La
légende du Chemin de Saint Jacques
Cette
légende repose sur une particularité géographique d'alors :
Lorsque
la marée montait (avant la construction du barrage d'Arzal), il se
formait un mascaret et, si le vent soufflait vers l’amont de la rivière,
c’est-à-dire vers l’Est, il poussait devant lui un rouleau d’écume.
Voici
comment Monsieur De Barmon, en 1861, nous conte cette légende :
"A
une date que le Cartulaire de l'Abbaye de Redon ne précise pas, mais dans
la saison qui amène le retour des oiseaux vers nos régions, "à la
St-Grégoire où les coucous passent la Loire," des jeunes filles
lavaient du linge près du pont de Rieux, agenouillées sur des gradins en
bois avancés dans la rivière. Ces filles aux cheveux dorés, aux yeux
d'azur, au rouge corsage, rappelaient en tous points leurs accortes ancêtres
de la celtique Armoricaine. Le temps était beau, l'air était embaumé
par de tièdes zéphyrs, le soleil, depuis trois heures, s'inclinait vers
le couchant. Alors, quelques-unes de ces bachelettes devisaient bruyamment
pendant que d'autres regardaient luire la hallebarde de la sentinelle en
faction de ce côté du château, ou écoutaient le bruit de ses pas, répercutés
par l'écho du rivage. Au milieu de propos où éclataient rires fréquents,
elles avisèrent un petit bateau qui s'avançait vers le lavoir. Le
regardant avec curiosité, les lavandières aperçurent, déposée dans la
barque, une croix signe de la Rédemption. Quelque peu interdites elles se
signèrent avec respect. N'était-ce point un avis que le Sauveur voulait
leur donner, une occasion de revenir à lui ? Mais les bachelettes étaient
jeunes, légères peut-être, elles résolurent d'ajourner les réflexions
sérieuses. Pendant ce temps, la barque tournoyant dans le lit de la rivière,
vint plusieurs fois près les lavandières. Enfin, n'ayant point été
retenue, d'autres disent même qu'ayant été repoussée, une voix se fit
entendre, annonçant qu'à partir de ce moment Rieux diminuerait chaque
jour d'un denier et que Redon s'en augmenterait. L'esquif béni conduit
par le courant et le vent qui fraîchit alors, remonta la Vilaine,
laissant après lui une voie blanche, trace indélébile de son passage.
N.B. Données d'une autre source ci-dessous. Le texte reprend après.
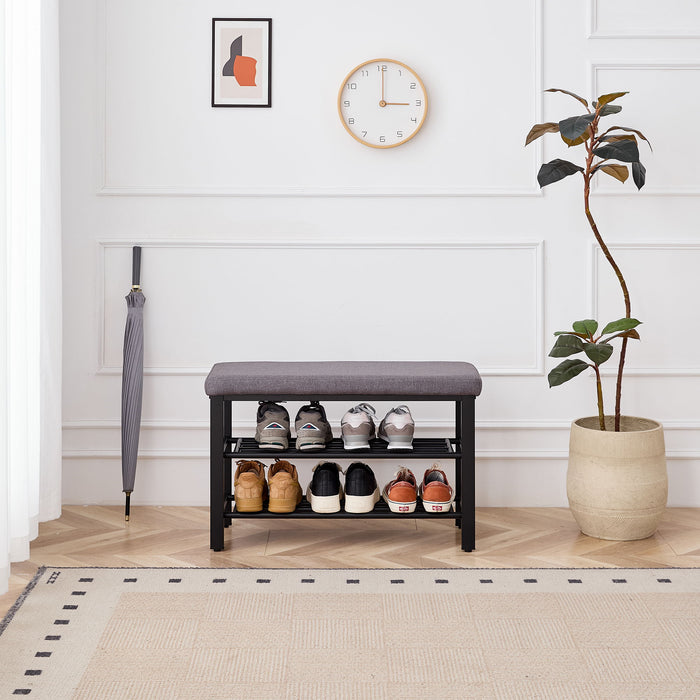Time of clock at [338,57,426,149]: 3:00
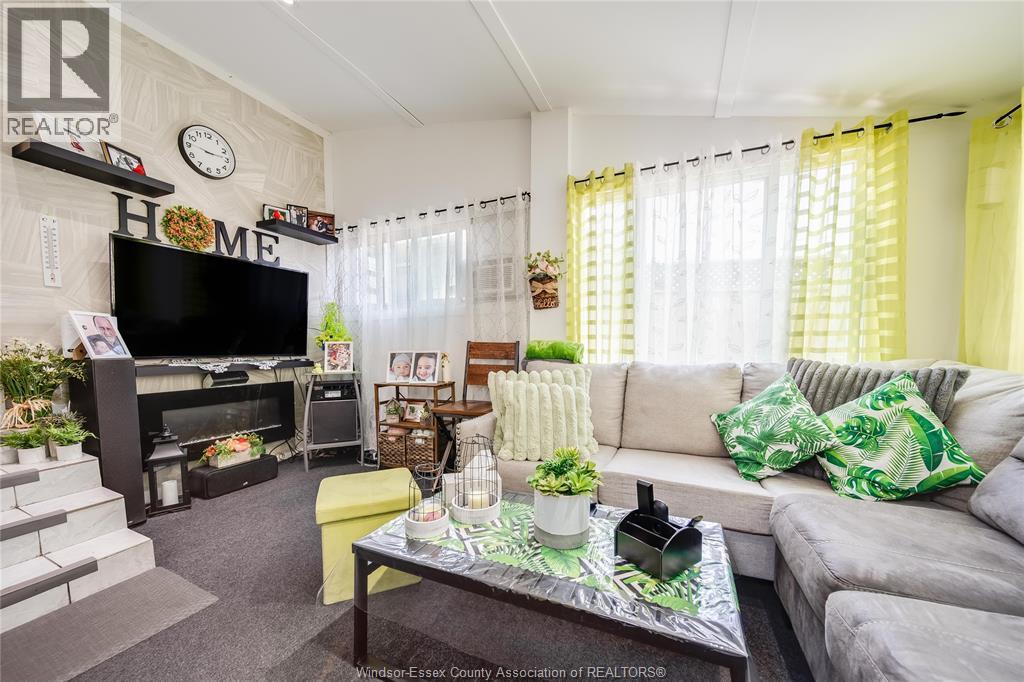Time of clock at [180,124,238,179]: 2:46
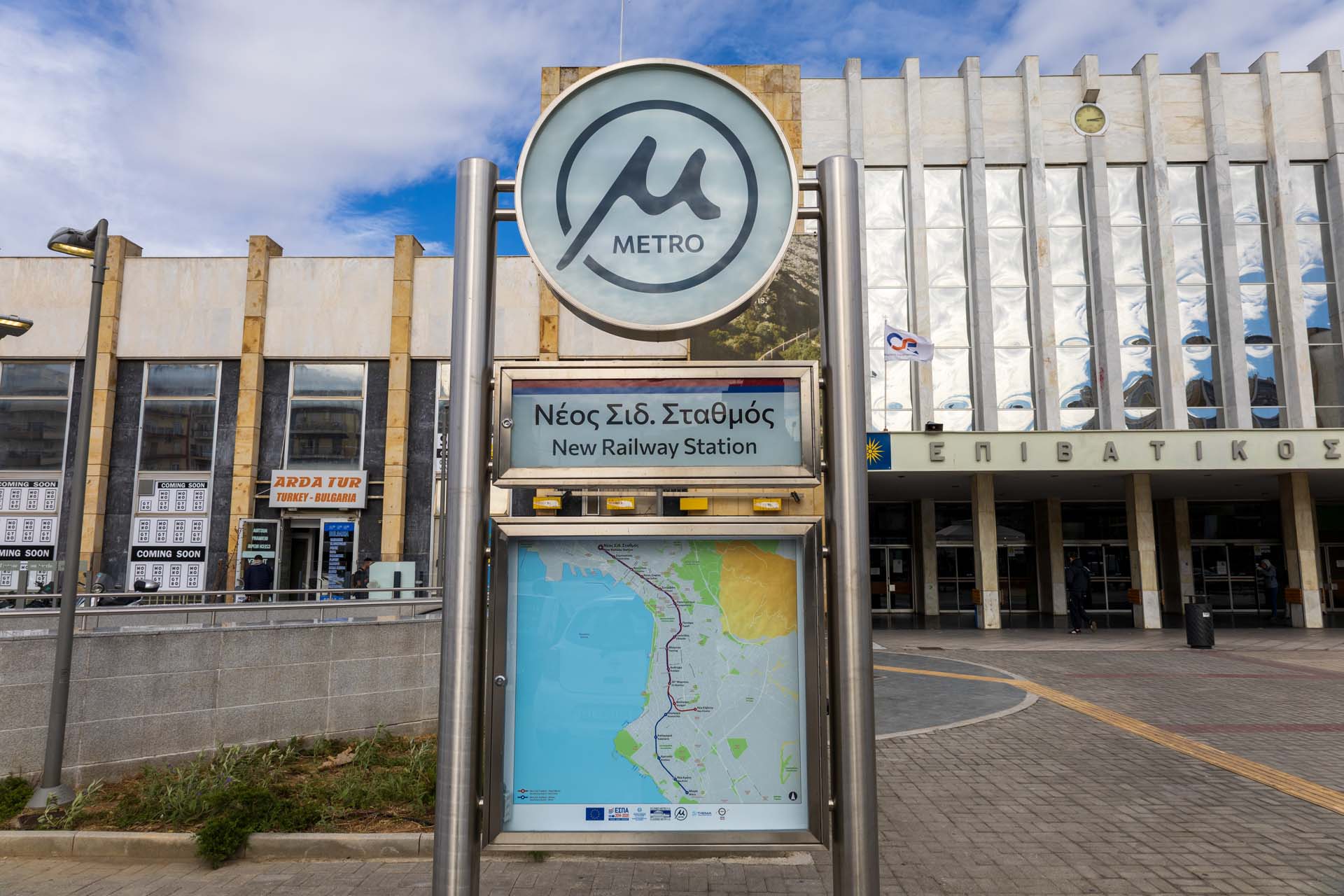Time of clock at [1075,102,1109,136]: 3:13
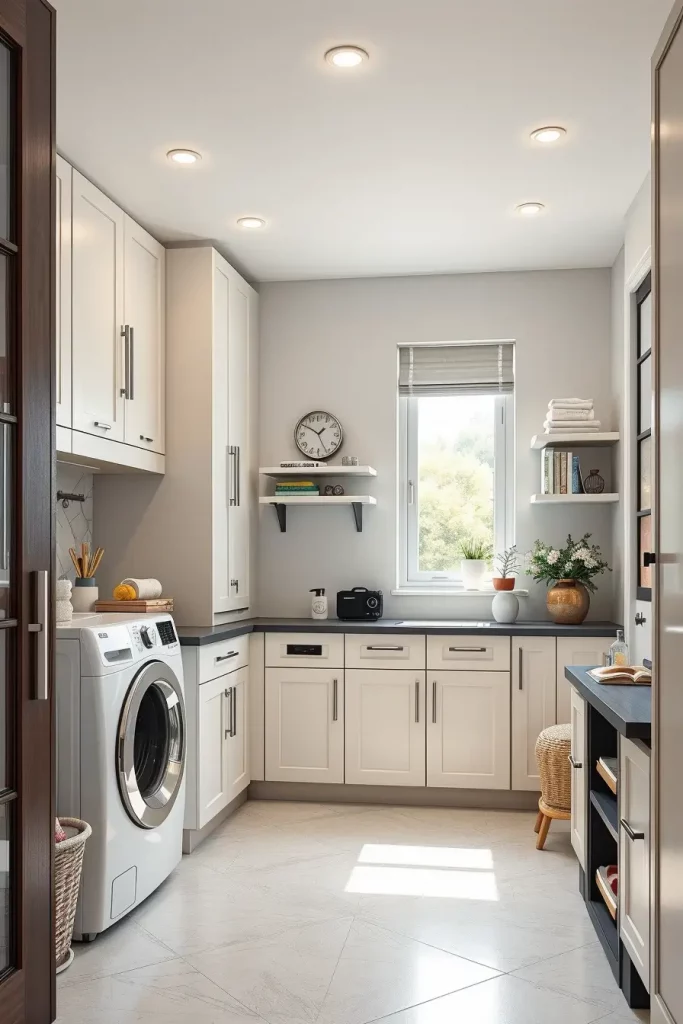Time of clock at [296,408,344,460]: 1:50
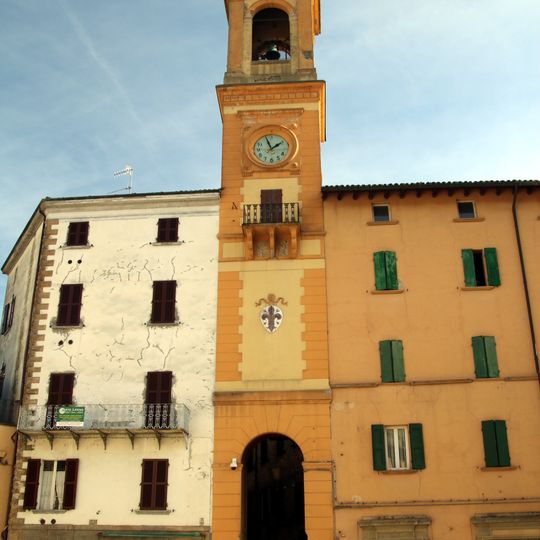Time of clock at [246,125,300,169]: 1:56
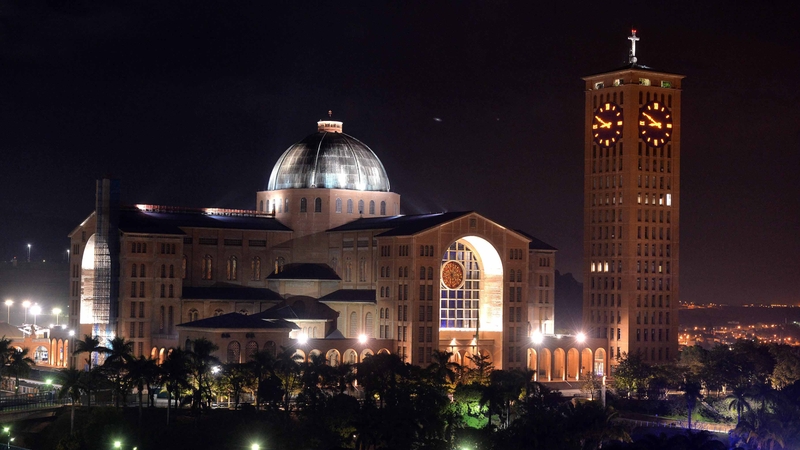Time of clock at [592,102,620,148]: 8:50
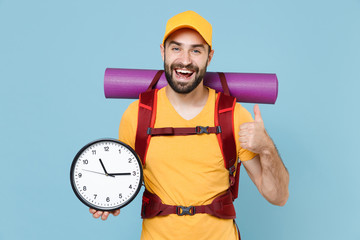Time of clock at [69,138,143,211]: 11:14
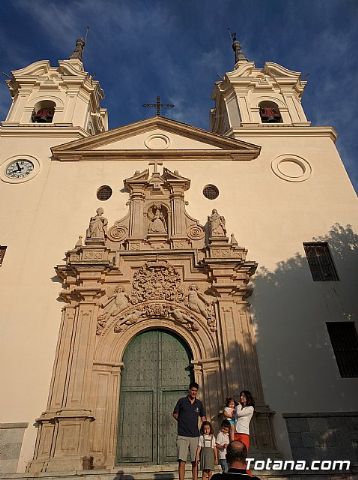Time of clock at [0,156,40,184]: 7:55
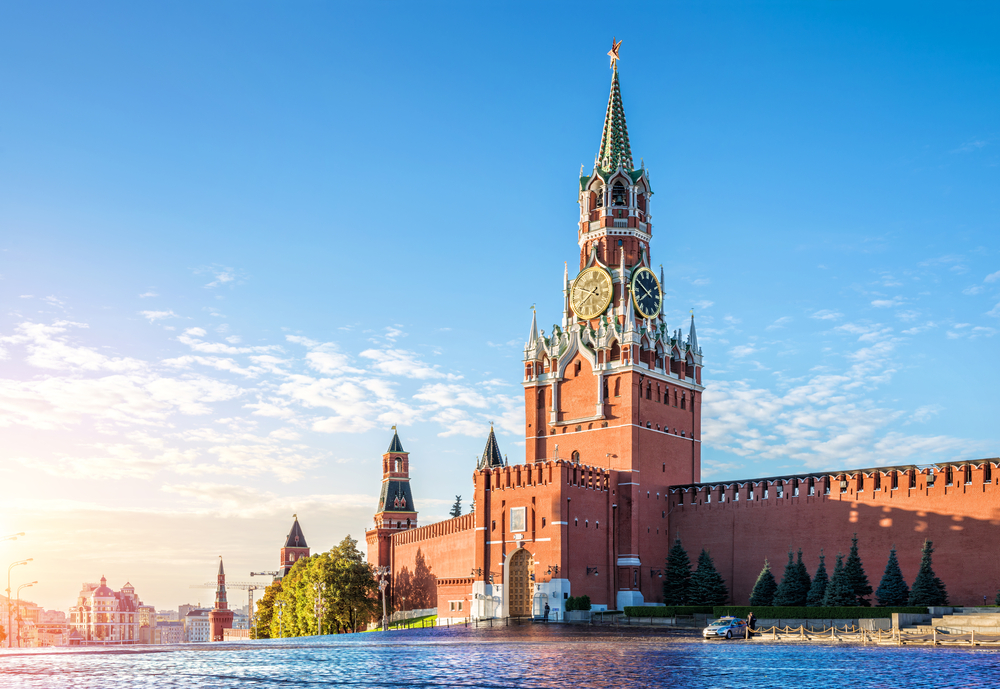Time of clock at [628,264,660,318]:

Accueilli religieusement par les Bénédictins de Redon, le Christ qui été
recouvert d'argent fut processionnellement porté à l'église et placé
sur le grand autel, non loin du coffre précieux où était, dit-on,
renfermé avec les reliques de Saint apothème, une plume tombée de
l'aile de l'archange St-Gabriel lorsqu'il fit la salutation angélique,
une goutte du lait de la Sainte Vierge, un han laborieux de l'atelier de
St-Joseph. Le bateau eut aussi pour abri l'église de St-Sauveur et fut
placé sous l'orgue près du portail à l'entrée principale, ou il est
resté suspendu jusqu'à l'incendie de la magnifique nef de l'église,
incendie terrible qui dura huit jours, arrivé en 1787 la veille de la
Pentecôte. Les châtelains de Rieux, si hospitaliers, toujours généreux,
firent des fondations pieuses pour apaiser le Sauveur si mal reçu dans
leurs domaines. Outre la cure et le prieuré de la ville féodale, et de
nombreuses chapelles, ils en firent construire une fort belle pour accroître
à l'est, l'église des bénédictins de Redon, et fondèrent à la porte
même du château de Rieux un magnifique couvent. Malgré ces pieux
efforts, on remarque que depuis l'époque où le Christ fut repoussé par
les lavandières, Redon s'est accru du denier dont Rieux a diminué tous
les jours. L'agrandissement de l'un, l'appauvrissement de l'autre perpétue
cette tradition que d'ailleurs la voie blanche qui paraît à la haute mer
ne saurait faire oublier."
Ce
qui est historique c’est que Redon fut fondé en 834 par St-Conwoïon et
autour du monastère, une ville s’établit et prospéra, car les
conditions géographiques y étaient plus favorables qu’à Rieux et que
cette localité alla dès lors en déclinant. La destruction du Pont de
Rieux permit aussi le passage des bateaux plus conséquents vers Redon.